— Коля!
— Что такое?
— Аты уверен, что немцы тебя не убили?
— Ты что, сдурел? Как бы я сейчас с тобой разговаривал?
— Не знаю… может, ты мерещишься.
— Не болтай ерунды и спускайся. Тебя все ждут.
— Все?
— Ну… все — не все, но те, кто собрались, хотят тебя видеть.
Замечаю Алвину. Она улыбается мне и молча отходит. Вопросительно смотрю на Колю.
— Да, она тоже не хотела оставаться наверху. Наконец нашла своего Густика. И счастлива.
— Как? Но он же… ты же сам его… ничего не понимаю.
— Что тут непонятного? Я же возражаю — свою вину нужно искупить. Что есть, то есть, дела нужно привести в порядок. Это тебе любой бухгалтер скажет.
Адского котла внизу нет, свет идет от огромной лампы, висящей высоко в воздухе. Ну и бункер сварганил, потолок выше, чем в Опере. Да что там в Опере, так светло, что не разглядеть, где что начинается, а где кончается.
— Мне пора копать, — в руках у Коли лопата, он делает шаг в сторону и исчезает.
Передо мной вырастает Рудис.
— Рудис! — не передать, как я рад. — И ты тут! И живой. Я боялся, что тебя застрелили.
— Куда там. Живей живого. Живее, чем на земле. А вот и Борис.

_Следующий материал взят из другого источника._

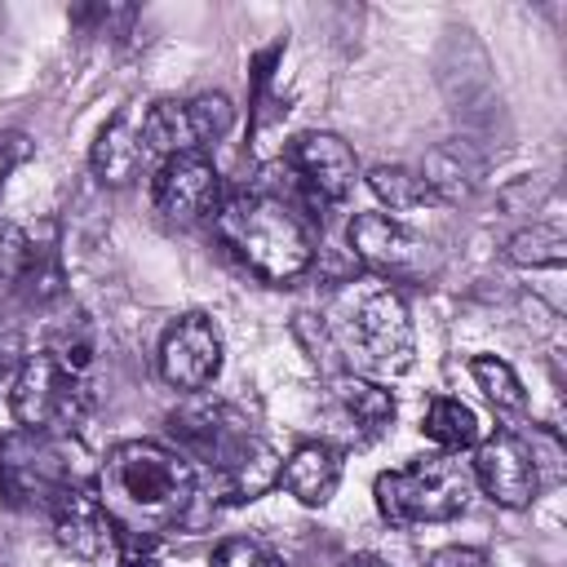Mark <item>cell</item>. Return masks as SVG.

Борис сидит за пианино, а Гец, Реня, Циля и еще кто-то слушают. Не могу определить, что он играет, но играет громко. Заметив меня, Борис кивает. Вишь, как. Интересно, сам из сарайчика выбрался и сюда пришел или Коля привел?
— Коля — воистину, как Бог, — восклицает Борис и наяривает дальше.
— Ну да! — мне кажется, он преувеличивает.